5. Strengthen the reporting system for adverse reactions by rationalising the current system and involving all stakeholders in pharmacovigilance.
Currently, adverse reaction reports are submitted to several authorities if a product is authorised in more than one member state. To eliminate the duplication of these assessments under the new system, reports of all adverse reaction data would be sent directly to the Eudravigilance database. Other elements of the proposals will make reports proportionate to risks, empower patients to report side effects, and ensure that overdoses and medication errors are reported.
Robust systems will need to be implemented in all companies to make sure mechanisms are in place to collect, evaluate and report patient reports, as well as data on such areas as accidental and intentional misuse/abuse/overdose.
6. Ensure the proactive and proportionate collection of high-quality data relevant to the safety of medicines through risk management and structured data collection.
Several proposals address the issues of proportionality and quality, including the use of simplified periodic safety update report submissions by industry. These reports would be proportional to the knowledge about the safety/risk of each product, with a focus on the risk-benefit balance. Regulatory authorities will follow up on assessments of periodic safety update reports to ensure a clear link between pharmacovigilance evaluations and the review and updating of marketing authorisations in the EU.
Companies will be able to focus their resource on aggregate report preparation and review for those products that warrant it. It will therefore become even more important to demonstrate a proactive approach to updating product information whenever such a review is carried out at all stages of the product life cycle.
Although these changes are far-reaching and comprehensive and will take some getting used to there is no doubt that a streamlined and harmonised approach will benefit all stakeholders. Companies and regulators alike will have access to better tools that will help them provide and receive safety information more quickly, and manage the risks associated with their product more effectively and efficiently.
With a greater understanding of the importance of safety monitoring, along with better utilisation of all the available technologies, everyone connected with these initiatives will ultimately play a more substantial role in helping patients and further safeguarding public health throughout the EU.

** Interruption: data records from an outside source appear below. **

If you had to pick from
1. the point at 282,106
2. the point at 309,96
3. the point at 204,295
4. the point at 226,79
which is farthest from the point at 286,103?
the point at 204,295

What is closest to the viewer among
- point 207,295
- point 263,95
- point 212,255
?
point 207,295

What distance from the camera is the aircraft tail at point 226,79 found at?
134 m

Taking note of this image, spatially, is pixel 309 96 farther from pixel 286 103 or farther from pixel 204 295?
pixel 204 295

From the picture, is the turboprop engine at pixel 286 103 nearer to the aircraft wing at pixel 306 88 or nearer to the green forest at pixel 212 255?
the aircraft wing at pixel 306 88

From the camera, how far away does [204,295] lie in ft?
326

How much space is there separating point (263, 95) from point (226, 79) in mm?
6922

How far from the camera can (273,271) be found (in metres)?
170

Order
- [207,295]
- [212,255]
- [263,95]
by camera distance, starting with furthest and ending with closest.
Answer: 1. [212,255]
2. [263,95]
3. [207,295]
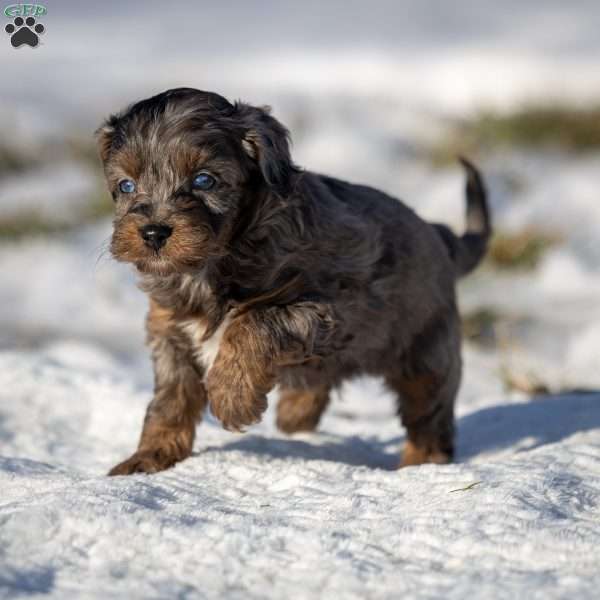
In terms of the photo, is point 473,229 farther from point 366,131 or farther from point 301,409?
point 366,131

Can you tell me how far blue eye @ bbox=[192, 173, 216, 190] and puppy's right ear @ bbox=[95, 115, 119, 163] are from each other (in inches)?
13.8

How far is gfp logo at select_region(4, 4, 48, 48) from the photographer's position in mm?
5781

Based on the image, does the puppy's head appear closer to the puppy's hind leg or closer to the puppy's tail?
the puppy's hind leg

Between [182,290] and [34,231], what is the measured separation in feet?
18.5

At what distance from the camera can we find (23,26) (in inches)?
261

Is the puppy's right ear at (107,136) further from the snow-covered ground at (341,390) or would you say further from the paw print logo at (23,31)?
the paw print logo at (23,31)

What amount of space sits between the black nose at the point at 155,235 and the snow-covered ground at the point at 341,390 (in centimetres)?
76

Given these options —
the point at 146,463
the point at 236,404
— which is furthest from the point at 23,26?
the point at 236,404

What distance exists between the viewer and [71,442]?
4617 millimetres

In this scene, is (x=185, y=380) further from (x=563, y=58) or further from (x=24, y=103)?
(x=563, y=58)

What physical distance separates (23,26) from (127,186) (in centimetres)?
343

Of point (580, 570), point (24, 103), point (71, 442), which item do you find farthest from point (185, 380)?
point (24, 103)

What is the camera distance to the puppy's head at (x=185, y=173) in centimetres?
342

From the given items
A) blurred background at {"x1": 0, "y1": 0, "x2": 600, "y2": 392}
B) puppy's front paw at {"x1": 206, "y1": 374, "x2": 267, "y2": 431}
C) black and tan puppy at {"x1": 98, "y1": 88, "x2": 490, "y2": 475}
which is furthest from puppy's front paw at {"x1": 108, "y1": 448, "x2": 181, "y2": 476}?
blurred background at {"x1": 0, "y1": 0, "x2": 600, "y2": 392}
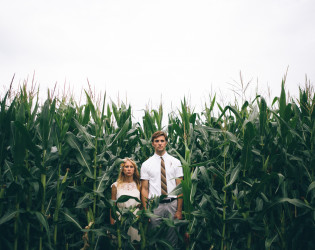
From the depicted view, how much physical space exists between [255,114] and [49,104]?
2925mm

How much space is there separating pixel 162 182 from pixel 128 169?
0.54 m

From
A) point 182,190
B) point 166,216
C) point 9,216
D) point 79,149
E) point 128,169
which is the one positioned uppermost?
point 79,149

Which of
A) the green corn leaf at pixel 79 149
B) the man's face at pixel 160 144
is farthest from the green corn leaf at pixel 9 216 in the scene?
the man's face at pixel 160 144

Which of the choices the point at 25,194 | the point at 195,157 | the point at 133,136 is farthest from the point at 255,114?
the point at 25,194

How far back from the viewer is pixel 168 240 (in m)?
3.12

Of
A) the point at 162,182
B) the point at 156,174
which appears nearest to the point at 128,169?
the point at 156,174

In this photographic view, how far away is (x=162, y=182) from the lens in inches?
130

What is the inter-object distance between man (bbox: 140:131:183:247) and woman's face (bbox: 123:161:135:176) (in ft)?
0.51

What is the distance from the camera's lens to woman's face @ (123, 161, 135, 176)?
3.36 meters

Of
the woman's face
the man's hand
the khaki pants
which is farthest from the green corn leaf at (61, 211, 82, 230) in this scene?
the man's hand

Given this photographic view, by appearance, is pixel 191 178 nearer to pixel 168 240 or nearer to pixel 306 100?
pixel 168 240

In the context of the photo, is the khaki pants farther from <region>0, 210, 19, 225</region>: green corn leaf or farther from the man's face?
<region>0, 210, 19, 225</region>: green corn leaf

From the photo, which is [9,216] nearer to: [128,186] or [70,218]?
[70,218]

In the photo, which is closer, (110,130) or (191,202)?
(191,202)
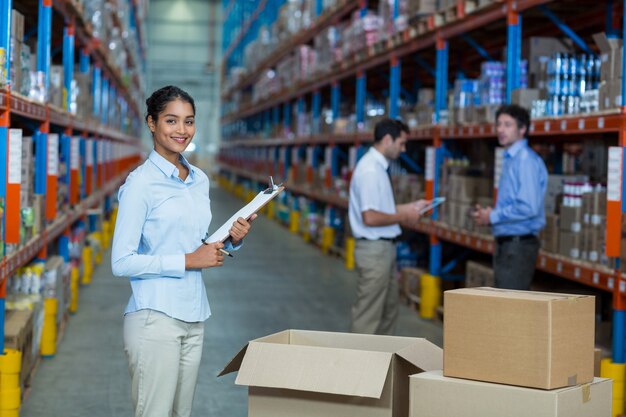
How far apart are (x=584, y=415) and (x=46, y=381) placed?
13.1ft

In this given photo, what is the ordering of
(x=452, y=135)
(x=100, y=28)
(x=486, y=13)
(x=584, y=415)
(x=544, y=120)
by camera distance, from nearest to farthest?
(x=584, y=415)
(x=544, y=120)
(x=486, y=13)
(x=452, y=135)
(x=100, y=28)

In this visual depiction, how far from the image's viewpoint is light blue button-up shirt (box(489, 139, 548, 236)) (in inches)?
211

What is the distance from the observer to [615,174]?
4.93 m

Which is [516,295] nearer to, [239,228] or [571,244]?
[239,228]

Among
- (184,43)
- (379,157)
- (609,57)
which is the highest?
(184,43)

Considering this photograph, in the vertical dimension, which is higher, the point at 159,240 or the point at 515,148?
the point at 515,148

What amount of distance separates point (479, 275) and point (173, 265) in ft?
15.4

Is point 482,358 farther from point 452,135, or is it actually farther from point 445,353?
point 452,135

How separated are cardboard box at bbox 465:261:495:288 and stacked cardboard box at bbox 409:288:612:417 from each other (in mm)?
4131

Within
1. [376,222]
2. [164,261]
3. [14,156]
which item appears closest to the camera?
[164,261]

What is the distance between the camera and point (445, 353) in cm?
284

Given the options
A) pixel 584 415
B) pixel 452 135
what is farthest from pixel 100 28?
pixel 584 415

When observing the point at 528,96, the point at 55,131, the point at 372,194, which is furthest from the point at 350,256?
the point at 372,194

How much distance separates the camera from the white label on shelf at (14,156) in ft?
15.8
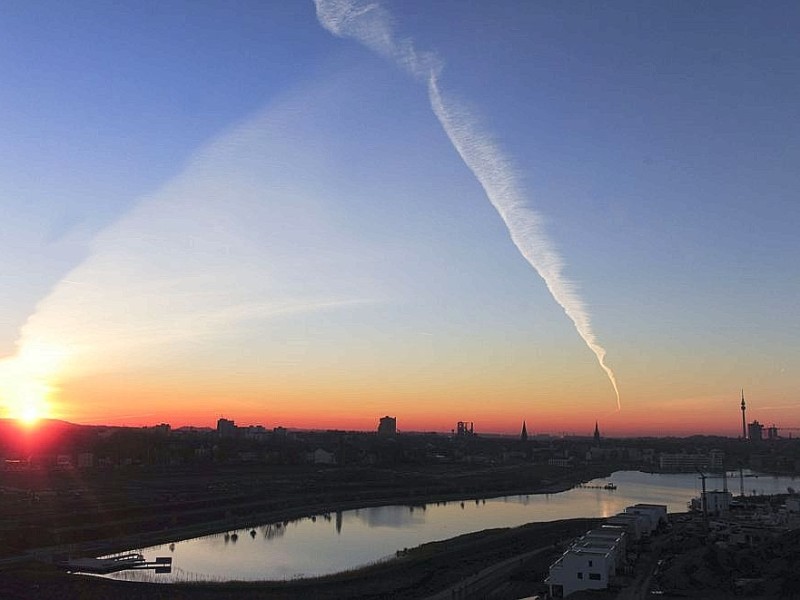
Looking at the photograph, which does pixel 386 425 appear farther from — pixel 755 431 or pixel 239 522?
pixel 239 522

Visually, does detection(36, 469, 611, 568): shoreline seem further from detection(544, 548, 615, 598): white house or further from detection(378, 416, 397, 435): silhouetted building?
detection(378, 416, 397, 435): silhouetted building

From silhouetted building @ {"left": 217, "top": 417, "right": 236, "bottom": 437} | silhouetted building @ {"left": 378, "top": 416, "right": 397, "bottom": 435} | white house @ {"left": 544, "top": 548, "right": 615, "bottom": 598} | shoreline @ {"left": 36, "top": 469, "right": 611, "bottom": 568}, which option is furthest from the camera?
silhouetted building @ {"left": 378, "top": 416, "right": 397, "bottom": 435}

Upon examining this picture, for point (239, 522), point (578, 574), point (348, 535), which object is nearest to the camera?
point (578, 574)

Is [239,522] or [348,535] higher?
[239,522]

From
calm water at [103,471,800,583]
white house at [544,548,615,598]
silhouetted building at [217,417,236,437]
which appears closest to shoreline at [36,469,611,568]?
calm water at [103,471,800,583]

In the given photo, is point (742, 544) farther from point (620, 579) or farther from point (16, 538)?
point (16, 538)

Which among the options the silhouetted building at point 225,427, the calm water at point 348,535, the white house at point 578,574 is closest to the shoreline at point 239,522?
the calm water at point 348,535

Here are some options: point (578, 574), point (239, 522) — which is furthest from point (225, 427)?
point (578, 574)

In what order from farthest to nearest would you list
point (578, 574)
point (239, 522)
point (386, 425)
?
1. point (386, 425)
2. point (239, 522)
3. point (578, 574)

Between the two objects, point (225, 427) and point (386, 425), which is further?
point (386, 425)
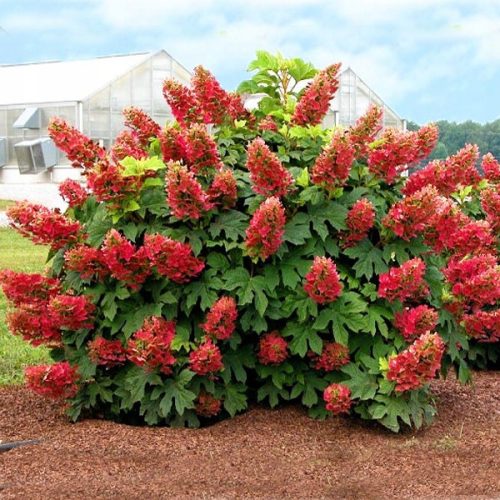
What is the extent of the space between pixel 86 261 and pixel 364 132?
5.22 feet

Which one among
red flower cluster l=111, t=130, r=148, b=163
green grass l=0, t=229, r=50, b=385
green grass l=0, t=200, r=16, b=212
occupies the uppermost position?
red flower cluster l=111, t=130, r=148, b=163

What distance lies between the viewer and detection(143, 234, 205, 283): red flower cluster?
4453mm

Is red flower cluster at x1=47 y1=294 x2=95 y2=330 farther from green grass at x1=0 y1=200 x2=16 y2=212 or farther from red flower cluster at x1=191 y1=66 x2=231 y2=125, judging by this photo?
green grass at x1=0 y1=200 x2=16 y2=212

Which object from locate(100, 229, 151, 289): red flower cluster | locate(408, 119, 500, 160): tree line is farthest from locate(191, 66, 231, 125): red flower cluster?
locate(408, 119, 500, 160): tree line

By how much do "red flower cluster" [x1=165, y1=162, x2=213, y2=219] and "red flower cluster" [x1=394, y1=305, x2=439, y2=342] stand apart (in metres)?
1.11

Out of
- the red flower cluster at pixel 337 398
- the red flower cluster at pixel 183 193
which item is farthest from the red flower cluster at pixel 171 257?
the red flower cluster at pixel 337 398

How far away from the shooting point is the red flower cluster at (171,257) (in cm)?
445

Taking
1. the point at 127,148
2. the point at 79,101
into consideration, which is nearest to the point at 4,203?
the point at 79,101

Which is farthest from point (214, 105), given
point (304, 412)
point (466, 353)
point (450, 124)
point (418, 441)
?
point (450, 124)

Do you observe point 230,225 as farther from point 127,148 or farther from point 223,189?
point 127,148

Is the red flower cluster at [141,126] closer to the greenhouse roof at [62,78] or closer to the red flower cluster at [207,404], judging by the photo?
the red flower cluster at [207,404]

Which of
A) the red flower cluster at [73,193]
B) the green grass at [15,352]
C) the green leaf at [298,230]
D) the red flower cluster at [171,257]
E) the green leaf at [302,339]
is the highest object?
the red flower cluster at [73,193]

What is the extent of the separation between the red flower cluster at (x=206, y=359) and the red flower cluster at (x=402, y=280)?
2.78 feet

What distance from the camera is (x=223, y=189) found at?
15.2ft
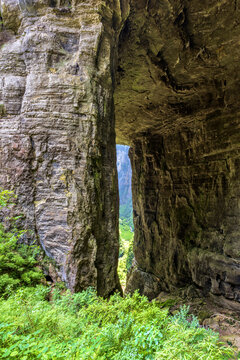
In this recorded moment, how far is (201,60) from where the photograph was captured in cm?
809

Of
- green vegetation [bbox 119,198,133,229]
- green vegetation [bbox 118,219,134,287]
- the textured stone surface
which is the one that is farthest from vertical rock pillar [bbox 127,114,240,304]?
green vegetation [bbox 119,198,133,229]

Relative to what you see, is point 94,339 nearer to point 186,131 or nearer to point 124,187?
point 186,131

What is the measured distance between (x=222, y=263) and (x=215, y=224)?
64.0 inches

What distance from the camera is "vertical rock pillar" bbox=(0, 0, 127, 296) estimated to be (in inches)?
180

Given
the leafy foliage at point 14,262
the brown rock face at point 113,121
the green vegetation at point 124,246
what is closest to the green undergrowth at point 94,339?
the leafy foliage at point 14,262

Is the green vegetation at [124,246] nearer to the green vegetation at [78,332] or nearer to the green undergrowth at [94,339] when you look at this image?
the green vegetation at [78,332]

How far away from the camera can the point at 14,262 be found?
12.7ft

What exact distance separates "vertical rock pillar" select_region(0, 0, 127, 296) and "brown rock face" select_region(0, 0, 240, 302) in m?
0.02

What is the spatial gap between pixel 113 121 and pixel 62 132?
5.81 ft

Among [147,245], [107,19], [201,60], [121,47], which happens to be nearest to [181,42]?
[201,60]

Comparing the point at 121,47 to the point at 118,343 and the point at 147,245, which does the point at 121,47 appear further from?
the point at 147,245

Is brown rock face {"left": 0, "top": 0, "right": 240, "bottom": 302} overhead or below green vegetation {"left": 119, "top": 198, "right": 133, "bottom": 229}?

1. The Importance of Pharmacovigilance, World Health Organisation, 2002
3. Directive 2001/83/EC of the European Parliament and of the Council of 6 November 2001 on the Community code relating to medicinal products for human use, as amended.
4. Regulation (EC) No 726/2004 of the European Parliament and of the Council of 31 March 2004 laying down Community procedures for the authorisation and supervision of medicinal products for human and veterinary use and establishing a European Medicines Agency.